# Axel19



## Imagine (Oct 24, 2004)

Does anyone know whats happened with Axel19?

Did he leave the forum or whatnot?


----------



## g-funk (Aug 20, 2004)

Wasn't he going travelling?


----------



## enigma (Feb 18, 2005)

g-funk said:


> Wasn't he going travelling?


Central America, I believe (maybe they ate him down there).

?


----------



## sebastian (Aug 11, 2004)

enigma, what's with the varying accents on your "e" signature? I notice you're now adopting Le accent circumflex, but before you had une accent aigu. How are we to assimilate this?


----------



## enigma (Feb 18, 2005)

sebastian said:


> enigma, what's with the varying accents on your "e" signature? I notice you're now adopting Le accent circumflex, but before you had une accent aigu. How are we to assimilate this?


Don't question it, Sebastion, just accept it. :lol:

Є


----------



## Axel19 (Aug 11, 2004)

Hah, at last!!!!! I returned from my travels about a week ago, but waited till someone would post asking where I was, since nobody has ever done that. I am touched by your apparent concern.
Enigma, I find it fascinating that you are one of the only people to correctly name where I went. People kept asking me about 'South America'.
Well it was very nice and I will write a full report shortly.


----------



## Axel19 (Aug 11, 2004)

Still, only 3 people appeared to notice I was gone.  
I wish they had eaten me in Central America.
Oh, and Imagine, I would never do something so daft as officially _leave_ a virtual area of webspace, so don't worry in future.

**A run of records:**
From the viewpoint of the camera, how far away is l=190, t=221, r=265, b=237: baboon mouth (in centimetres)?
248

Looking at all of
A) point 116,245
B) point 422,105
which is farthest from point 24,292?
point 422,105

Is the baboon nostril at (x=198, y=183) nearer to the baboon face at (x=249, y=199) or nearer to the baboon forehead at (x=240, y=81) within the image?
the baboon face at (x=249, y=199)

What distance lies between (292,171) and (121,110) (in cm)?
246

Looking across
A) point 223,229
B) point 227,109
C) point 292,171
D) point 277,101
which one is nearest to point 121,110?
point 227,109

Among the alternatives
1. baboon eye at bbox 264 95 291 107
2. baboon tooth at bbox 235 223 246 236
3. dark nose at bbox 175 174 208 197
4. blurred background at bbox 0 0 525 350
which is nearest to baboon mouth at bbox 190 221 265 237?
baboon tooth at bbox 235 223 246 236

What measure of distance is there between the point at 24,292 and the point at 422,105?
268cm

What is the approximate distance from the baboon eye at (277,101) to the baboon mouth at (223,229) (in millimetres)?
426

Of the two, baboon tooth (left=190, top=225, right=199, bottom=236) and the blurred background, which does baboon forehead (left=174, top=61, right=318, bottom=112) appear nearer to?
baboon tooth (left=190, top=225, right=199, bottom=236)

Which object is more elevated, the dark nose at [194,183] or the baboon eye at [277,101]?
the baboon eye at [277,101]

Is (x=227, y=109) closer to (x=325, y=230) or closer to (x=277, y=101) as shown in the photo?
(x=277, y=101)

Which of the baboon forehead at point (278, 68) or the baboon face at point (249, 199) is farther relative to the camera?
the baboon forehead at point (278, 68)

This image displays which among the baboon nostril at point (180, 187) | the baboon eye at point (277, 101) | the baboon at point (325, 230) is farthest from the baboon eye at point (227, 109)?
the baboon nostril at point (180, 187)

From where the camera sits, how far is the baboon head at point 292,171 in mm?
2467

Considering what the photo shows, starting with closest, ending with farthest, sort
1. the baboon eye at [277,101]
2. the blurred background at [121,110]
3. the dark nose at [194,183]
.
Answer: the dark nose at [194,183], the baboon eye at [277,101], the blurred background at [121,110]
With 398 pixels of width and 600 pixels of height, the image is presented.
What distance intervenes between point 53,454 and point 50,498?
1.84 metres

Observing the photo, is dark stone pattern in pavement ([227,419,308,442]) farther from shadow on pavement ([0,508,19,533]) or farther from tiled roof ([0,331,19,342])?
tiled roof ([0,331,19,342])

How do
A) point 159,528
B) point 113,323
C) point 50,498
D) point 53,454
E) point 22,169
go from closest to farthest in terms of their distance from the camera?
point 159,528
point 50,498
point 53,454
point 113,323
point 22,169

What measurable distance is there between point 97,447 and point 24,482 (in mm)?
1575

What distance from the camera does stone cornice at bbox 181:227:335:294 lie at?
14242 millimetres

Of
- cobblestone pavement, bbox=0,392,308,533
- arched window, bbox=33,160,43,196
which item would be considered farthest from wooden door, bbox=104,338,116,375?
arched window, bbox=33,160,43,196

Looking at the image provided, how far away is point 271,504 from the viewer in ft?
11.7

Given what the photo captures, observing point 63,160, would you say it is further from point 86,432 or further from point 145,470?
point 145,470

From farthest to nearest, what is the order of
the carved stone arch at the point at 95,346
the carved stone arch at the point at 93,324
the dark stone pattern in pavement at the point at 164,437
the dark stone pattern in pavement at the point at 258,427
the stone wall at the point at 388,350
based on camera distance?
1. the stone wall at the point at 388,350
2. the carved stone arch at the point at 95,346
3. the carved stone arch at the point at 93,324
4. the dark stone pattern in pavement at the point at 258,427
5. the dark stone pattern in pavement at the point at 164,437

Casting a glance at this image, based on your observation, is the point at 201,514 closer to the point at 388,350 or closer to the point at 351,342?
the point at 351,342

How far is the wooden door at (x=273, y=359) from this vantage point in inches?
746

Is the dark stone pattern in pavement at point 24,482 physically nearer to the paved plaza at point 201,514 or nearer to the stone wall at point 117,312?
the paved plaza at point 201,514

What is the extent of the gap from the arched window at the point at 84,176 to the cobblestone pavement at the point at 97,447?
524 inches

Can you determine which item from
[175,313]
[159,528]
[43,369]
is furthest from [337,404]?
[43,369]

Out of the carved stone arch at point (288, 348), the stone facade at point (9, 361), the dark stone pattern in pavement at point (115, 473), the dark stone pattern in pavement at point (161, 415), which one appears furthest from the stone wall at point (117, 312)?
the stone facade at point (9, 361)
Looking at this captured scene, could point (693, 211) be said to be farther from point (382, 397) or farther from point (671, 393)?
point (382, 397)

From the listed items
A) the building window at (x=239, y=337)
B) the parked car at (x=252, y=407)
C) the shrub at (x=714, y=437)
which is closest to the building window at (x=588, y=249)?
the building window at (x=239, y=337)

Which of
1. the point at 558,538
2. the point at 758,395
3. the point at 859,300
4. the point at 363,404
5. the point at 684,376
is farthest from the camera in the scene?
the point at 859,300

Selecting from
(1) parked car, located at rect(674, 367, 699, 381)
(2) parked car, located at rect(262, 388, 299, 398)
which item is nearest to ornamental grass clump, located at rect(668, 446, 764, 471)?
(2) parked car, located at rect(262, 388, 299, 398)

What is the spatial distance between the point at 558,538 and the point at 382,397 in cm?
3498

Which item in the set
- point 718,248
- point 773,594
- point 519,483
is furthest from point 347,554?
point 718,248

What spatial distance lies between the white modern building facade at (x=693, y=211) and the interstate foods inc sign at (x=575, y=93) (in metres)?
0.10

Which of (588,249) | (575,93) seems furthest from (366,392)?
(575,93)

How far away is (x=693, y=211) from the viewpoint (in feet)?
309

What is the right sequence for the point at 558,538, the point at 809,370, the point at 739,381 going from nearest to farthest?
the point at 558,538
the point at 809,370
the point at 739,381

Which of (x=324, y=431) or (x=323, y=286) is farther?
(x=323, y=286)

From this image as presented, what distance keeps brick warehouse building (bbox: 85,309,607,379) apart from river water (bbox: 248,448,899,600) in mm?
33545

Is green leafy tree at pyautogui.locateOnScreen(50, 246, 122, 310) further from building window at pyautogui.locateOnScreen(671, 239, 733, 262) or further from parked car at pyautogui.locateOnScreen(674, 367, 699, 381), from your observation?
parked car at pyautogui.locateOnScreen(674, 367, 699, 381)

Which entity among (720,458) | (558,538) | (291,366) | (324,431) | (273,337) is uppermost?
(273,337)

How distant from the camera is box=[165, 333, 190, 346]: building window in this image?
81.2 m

**Problems and tasks:**
**A.** For the Axel19 forum thread, say yes or no to each statement and quote the deciding words: (i) Axel19 returned from his travels about a week before posting. (ii) Axel19 says more than five people noticed he was gone. (iii) According to Axel19, people kept asking him about South America.
**B.** Rewrite the paragraph in the Axel19 forum thread beginning "Hah, at last!!!!!" as a short list that keeps its main facts.
**C.** Pick up the Axel19 forum thread after its last post and continue it.
The data above is separate from the Axel19 forum thread.

**Responses for each task:**
**A.**
(i) Yes: "I returned from my travels about a week ago"
(ii) No: "only 3 people appeared to notice I was gone"
(iii) Yes: "People kept asking me about 'South America'"

**B.**
- Axel19 returned from his travels about a week ago.
- He waited for someone to post asking where he was, since nobody ever had, and is touched by the concern.
- Enigma was one of the only people to correctly name where he went; others kept asking about South America.
- The trip was very nice, and he will write a full report shortly.

**C.**
----------



## Scattered (Mar 8, 2005)

Whats in that pipe?


----------



## Imagine (Oct 24, 2004)

Dried central american poop.


----------



## terri* (Aug 17, 2004)

HELLO AXEL !!!!

I have been off myself, but totally planned on seeing if you had returned yet. OMG, you have a whole secret fan club that meets without your knowledge and discusses where you might be and what you what you might be doing. Didn't you know that? Wow, it has been a well guarded secret.

So when do we get the report?

Start in Atlanta and say something good about the South.

Really, glad you had a safe and happy trip.

What _is_ in that pipe?

 terri


----------



## Axel19 (Aug 11, 2004)

Terri, I've already posted my account of Central America, I didn't have very nice things to say about Atlanta though unfortunately. I didn't make it to Little Five Points, I explain in my other post. I wish I could've though, damn airport security.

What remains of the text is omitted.